## BEGIN DOCUMENT TEXT

If the flame rod does not detect a flame in the burner it is monitoring, it will shut the burners shut off after a few seconds. It is also possible for the flame proofing process to fail if there is a bad ground to the package unit, or if the flame rod has carbon buildup on it.
If there is a build up of carbon on the flame rod, after turning the power off, clean the flame rod with steel wool. (Note: Remember, any time the package unit has power to it, there is voltage on the flame rod!)
When troubleshooting, be sure to check the status code light(s) on the control board for possible errors. Some causes for the burners shutting off after igniting are not as obvious. For example, another potential cause may be if the wind is blowing into the exhaust vent. In this case the wind will push back against the inducer motor, which may cause the pressure switch to trip and open up. When this happens the burners will shut off. To help prevent this issue, ensure that the exhaust vent is properly sealed and intact.
Problem #9: The Blower Motor does not Turn On
Often, if a blower motor does not turn on, the furnace will overheat and the high temperature limit will open, shutting off the system. Depending on the type of motor used by the blower, there may be a variety of causes. If the blower uses a PSC motor, the motor requires a capacitor to run. In this case, the capacitor should be tested and replaced if necessary. For more on capacitor testing, check out our video on "HVAC Blower Fan Motor CAPACITOR Quick Testing!" (Note: Even if a capacitor appears to be bad and is replaced, it may still be necessary to replace the blower motor itself, as it may have sustained damage from the faulty capacitor. Further testing may be required to know for sure.)
It is also possible for the PSC motor itself to be faulty. If the motor will not operate correctly, but the capacitor is in good condition, the motor may need to be replaced. However, prior to condemning the motor, be sure to properly test the motor to ensure it is the problem. For more on blower motor operation and testing, be sure to check out our "HVAC Blower Motor Class! PSC Motor Speeds, Colors, Ohms, Current, Shorts, Air Restrictions!" video.

## END DOCUMENT TEXT

**COMPLETE THE FOLLOWING**.
1. Repeat a passage from the furnace troubleshooting text word for word. Begin at the words "Problem #9: The" and stop after "know for sure.)".
2. In the furnace troubleshooting text, what should be used to clean carbon buildup off the flame rod?
3. Write the next part of the furnace troubleshooting text, picking up after its final sentence.
The data below the furnace troubleshooting text is not needed here.

## BEGIN DATA EXTRACT

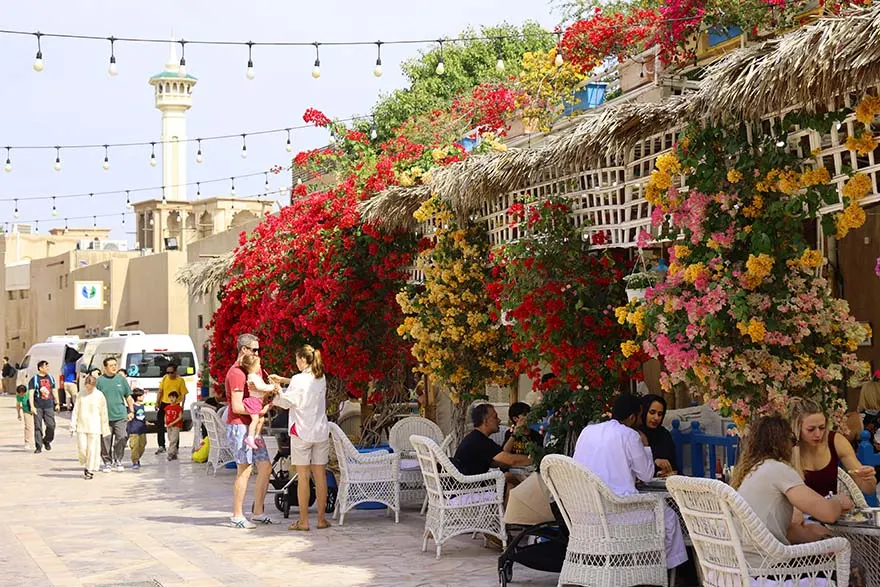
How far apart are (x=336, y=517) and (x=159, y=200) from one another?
178ft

## END DATA EXTRACT

**RESULTS FOR EACH TASK**.
1.
Problem #9: The Blower Motor does not Turn On
Often, if a blower motor does not turn on, the furnace will overheat and the high temperature limit will open, shutting off the system. Depending on the type of motor used by the blower, there may be a variety of causes. If the blower uses a PSC motor, the motor requires a capacitor to run. In this case, the capacitor should be tested and replaced if necessary. For more on capacitor testing, check out our video on "HVAC Blower Fan Motor CAPACITOR Quick Testing!" (Note: Even if a capacitor appears to be bad and is replaced, it may still be necessary to replace the blower motor itself, as it may have sustained damage from the faulty capacitor. Further testing may be required to know for sure.)

2. Steel wool.

3.
Package units may also use ECM blower motors to operate. These motors do not use capacitors, however they have removable modules that can be inspected for damage. If a module appears to be damaged, the ECM motor will need to be replaced. For more on testing ECM motors, check out our video on "Fast Easy ECM FAN MOTOR Troubleshooting! ECM Blower Motors with Spade Terminals!"
Problem #10: Cracked Heat Exchanger
Heat exchangers in a package unit can deteriorate leading to cracks and holes in the heat exchanger tubing. A cracked heat exchanger can be a serious problem, as carbon monoxide may enter the building because of this. Often times, this kind of issue is indicated by a tripped flame rollout switch. If a cracked heat exchanger is suspected, steps should be taken to verify the condition of the heat exchanger. This can be done by first turning off the power and either using a scope or by manually accessing the heat exchanger compartment.
For safety reasons, it is imperative that a cracked heat exchanger be replaced in a timely manner.
Some Airflow Tips
If the supply duct rots and return duct are exposed to the elements, one or both may rot out, resulting in the unit working inefficiently.
If the supply duct rots, it may result in air being blown outside the building.
If the return duct rots, it may result in outside air being sucked into the system.
A special shroud may need to be constructed around the ductwork to protect it from the elements.
An opening may develop where the ductwork enters the building. This opening may allow an animal access to the crawl space where it can enter the building and damage the flex ducts (ripping into them and causing them to collapse), or other parts of the unit.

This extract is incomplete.